本文 >>
日ごろの心構え大切 原発事故きっかけに移住 龍郷町の藤井菊美さん

2022年03月11日

地域

震災・原発事故をきっかけに奄美に移住した藤井さん=10日、龍郷町幾里

2011年3月11日の東日本大震災からきょうで11年。震災・原発事故をきっかけに茨城県から奄美大島へ移住した藤井菊美さん(49)は現在、夫の勝さん(55)、長女の菫さん(16)と龍郷町幾里に暮らす。当時を振り返り「万が一のための心構えや準備を普段からしておくことが大切」と語った。

 

家族と茨城県取手市に暮らしていた藤井さんは震災当日、病院にいた。幼稚園生だった菫さんがインフルエンザで体調を崩したためだ。待合室で順番を待っていると、立っていられないほどのひどい揺れが発生。棚から落ちた物が散乱し余震が続く混乱の中で診察を受けた。

 

地震と津波の影響で、福島県にある福島第一原子力発電所では核燃料が溶け落ちる「メルトダウン」と水素爆発が発生。放射線物質が外部に漏れ出す重大事故となった。福島県の隣に位置する茨城県でも、放射能汚染に対する不安が高まっていた。

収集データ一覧
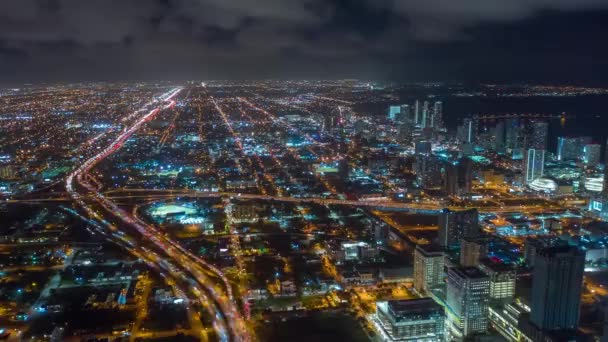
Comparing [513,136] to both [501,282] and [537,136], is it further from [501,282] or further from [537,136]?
[501,282]

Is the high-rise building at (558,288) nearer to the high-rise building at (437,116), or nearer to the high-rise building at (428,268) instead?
the high-rise building at (428,268)

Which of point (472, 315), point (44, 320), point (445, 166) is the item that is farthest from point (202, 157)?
point (472, 315)

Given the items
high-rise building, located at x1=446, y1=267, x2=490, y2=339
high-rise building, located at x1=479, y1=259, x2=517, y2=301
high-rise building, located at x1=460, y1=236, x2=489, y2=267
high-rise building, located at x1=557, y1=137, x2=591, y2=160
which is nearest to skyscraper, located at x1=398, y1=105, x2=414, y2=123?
high-rise building, located at x1=557, y1=137, x2=591, y2=160

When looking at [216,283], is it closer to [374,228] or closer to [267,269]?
[267,269]

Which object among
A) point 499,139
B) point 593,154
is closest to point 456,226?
point 593,154

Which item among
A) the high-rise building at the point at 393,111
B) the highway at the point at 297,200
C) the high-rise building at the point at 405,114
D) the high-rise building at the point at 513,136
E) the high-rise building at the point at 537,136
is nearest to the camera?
the highway at the point at 297,200

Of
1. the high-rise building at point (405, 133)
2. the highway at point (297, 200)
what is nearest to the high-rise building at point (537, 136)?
the high-rise building at point (405, 133)
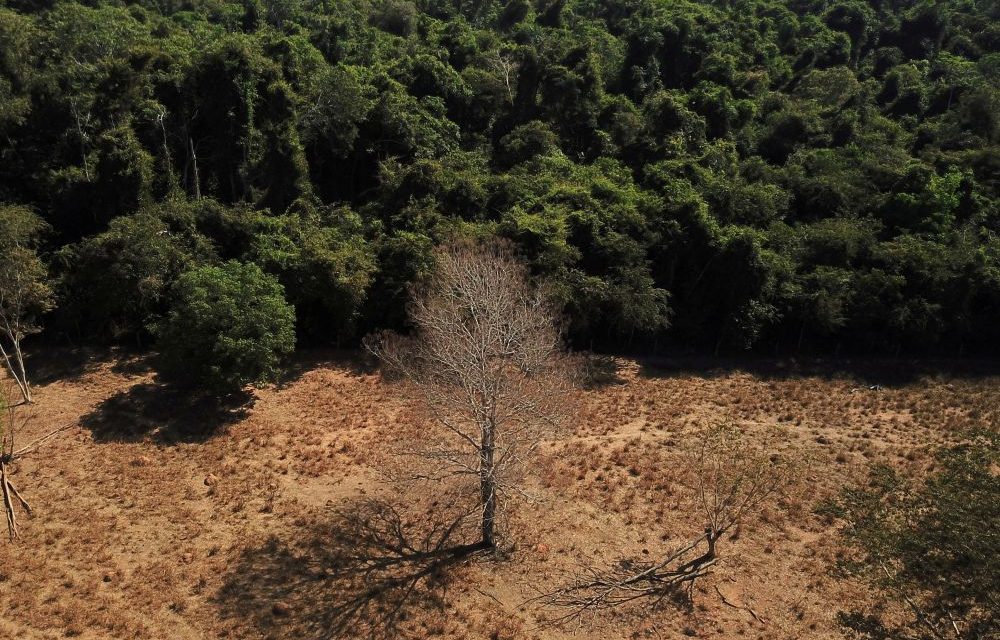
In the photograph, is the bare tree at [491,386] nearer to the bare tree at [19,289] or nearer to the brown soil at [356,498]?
the brown soil at [356,498]

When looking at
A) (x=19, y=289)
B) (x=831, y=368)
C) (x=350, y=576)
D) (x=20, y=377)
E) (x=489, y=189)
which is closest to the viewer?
(x=350, y=576)

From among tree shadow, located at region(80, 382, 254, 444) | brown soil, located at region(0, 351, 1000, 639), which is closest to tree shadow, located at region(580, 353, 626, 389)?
brown soil, located at region(0, 351, 1000, 639)

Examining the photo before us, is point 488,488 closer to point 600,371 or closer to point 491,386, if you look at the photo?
point 491,386

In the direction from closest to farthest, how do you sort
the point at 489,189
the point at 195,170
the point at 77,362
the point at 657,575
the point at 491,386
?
1. the point at 491,386
2. the point at 657,575
3. the point at 77,362
4. the point at 195,170
5. the point at 489,189

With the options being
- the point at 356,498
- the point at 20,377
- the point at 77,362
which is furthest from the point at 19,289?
the point at 356,498

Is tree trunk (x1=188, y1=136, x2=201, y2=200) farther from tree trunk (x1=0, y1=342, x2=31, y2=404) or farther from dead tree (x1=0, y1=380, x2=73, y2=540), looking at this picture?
dead tree (x1=0, y1=380, x2=73, y2=540)

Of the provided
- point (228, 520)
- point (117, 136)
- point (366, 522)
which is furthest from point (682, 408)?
point (117, 136)

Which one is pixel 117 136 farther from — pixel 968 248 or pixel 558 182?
pixel 968 248
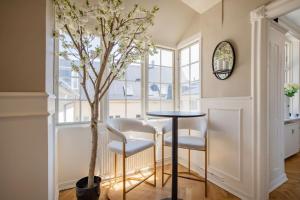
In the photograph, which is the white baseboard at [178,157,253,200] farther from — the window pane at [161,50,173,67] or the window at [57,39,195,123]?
the window pane at [161,50,173,67]

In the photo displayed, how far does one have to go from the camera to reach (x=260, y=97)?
6.00 feet

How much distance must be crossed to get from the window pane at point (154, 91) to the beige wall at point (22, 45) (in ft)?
7.01

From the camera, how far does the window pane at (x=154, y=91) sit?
307 centimetres

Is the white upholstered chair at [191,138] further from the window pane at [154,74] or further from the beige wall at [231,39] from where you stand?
the window pane at [154,74]

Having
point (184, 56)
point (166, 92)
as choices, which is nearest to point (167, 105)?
point (166, 92)

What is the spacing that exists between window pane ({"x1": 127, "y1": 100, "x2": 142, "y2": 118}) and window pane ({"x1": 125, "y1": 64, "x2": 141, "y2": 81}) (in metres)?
0.40

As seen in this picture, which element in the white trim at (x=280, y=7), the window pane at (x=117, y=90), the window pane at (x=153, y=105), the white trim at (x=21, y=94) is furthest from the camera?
the window pane at (x=153, y=105)

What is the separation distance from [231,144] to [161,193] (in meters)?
1.11

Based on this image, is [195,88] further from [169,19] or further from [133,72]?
[169,19]

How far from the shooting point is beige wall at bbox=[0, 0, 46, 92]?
0.96 m

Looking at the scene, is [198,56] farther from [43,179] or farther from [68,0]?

理解の確認 >>
A: 本文を読み、次の問いに答えなさい。
(i) 藤井さん一家は、震災当時どの県のどの市で暮らしていたか。
(ii) 震災当日、藤井さんが病院にいたのはなぜか。
(iii) 福島第一原子力発電所で発生したことは何か。
B: 本文のうち、「震災・原発事故をきっかけに奄美に移住した藤井さん=10日、龍郷町幾里」から「続く混乱の中で診察を受けた。」までの部分をそのまま書き写しなさい。
この資料は参照しなくてよい。

解答例 >>
A:
(i) 茨城県取手市
(ii) 幼稚園生だった菫さんがインフルエンザで体調を崩したため。
(iii) 核燃料が溶け落ちる「メルトダウン」と水素爆発。

B:
震災・原発事故をきっかけに奄美に移住した藤井さん=10日、龍郷町幾里

2011年3月11日の東日本大震災からきょうで11年。震災・原発事故をきっかけに茨城県から奄美大島へ移住した藤井菊美さん(49)は現在、夫の勝さん(55)、長女の菫さん(16)と龍郷町幾里に暮らす。当時を振り返り「万が一のための心構えや準備を普段からしておくことが大切」と語った。

 

家族と茨城県取手市に暮らしていた藤井さんは震災当日、病院にいた。幼稚園生だった菫さんがインフルエンザで体調を崩したためだ。待合室で順番を待っていると、立っていられないほどのひどい揺れが発生。棚から落ちた物が散乱し余震が続く混乱の中で診察を受けた。